* **Task details**:
Starting at the line with "phylum: Chordata" in it, reproduce each line below through the last one, exactly, and include nothing else.

* **Stored data**:
::::::::::

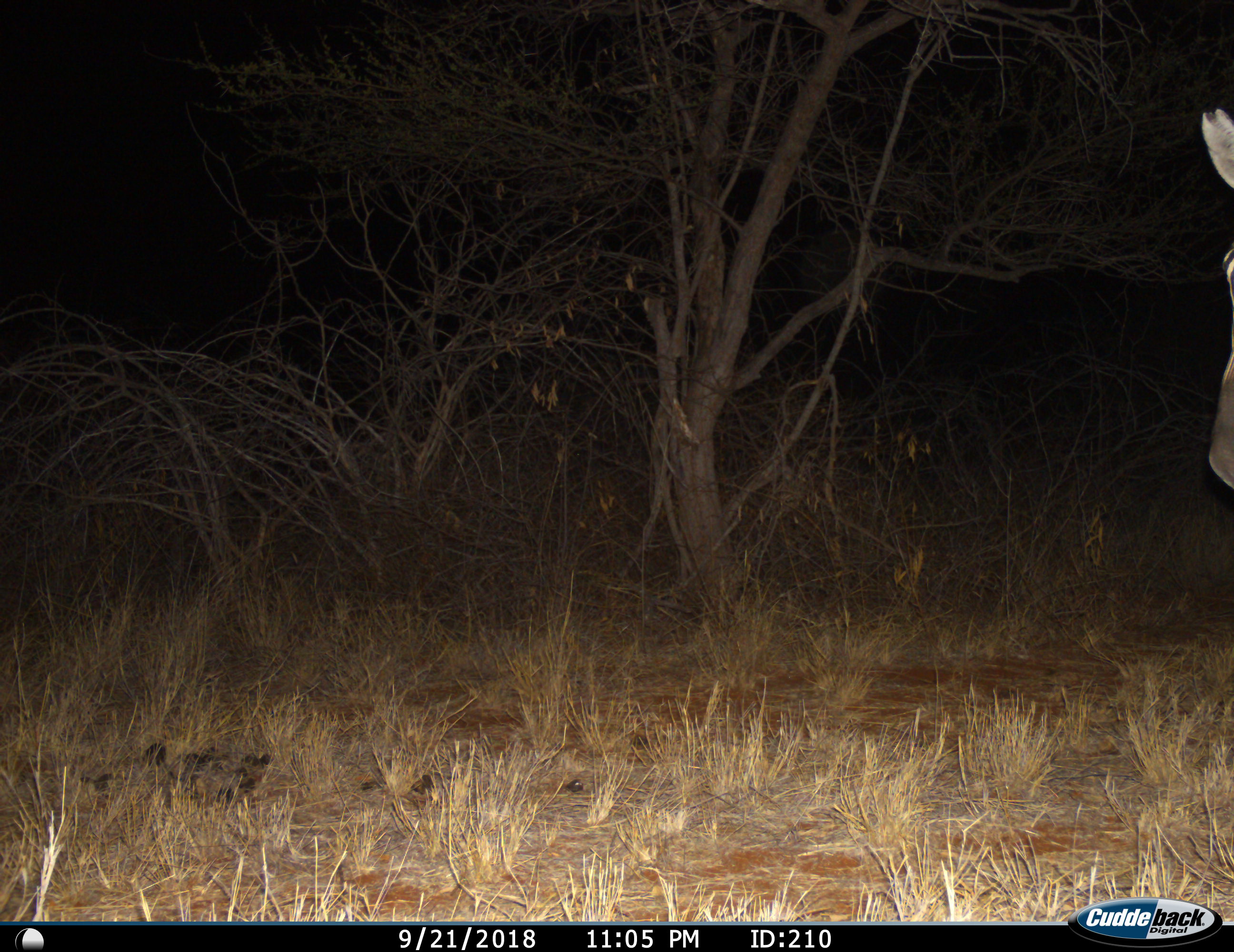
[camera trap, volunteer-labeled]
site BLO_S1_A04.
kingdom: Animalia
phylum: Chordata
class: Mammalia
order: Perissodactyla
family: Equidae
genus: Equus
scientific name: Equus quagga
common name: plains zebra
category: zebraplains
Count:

::::::::::

* **Response area**:
phylum: Chordata
class: Mammalia
order: Perissodactyla
family: Equidae
genus: Equus
scientific name: Equus quagga
common name: plains zebra
category: zebraplains
Count:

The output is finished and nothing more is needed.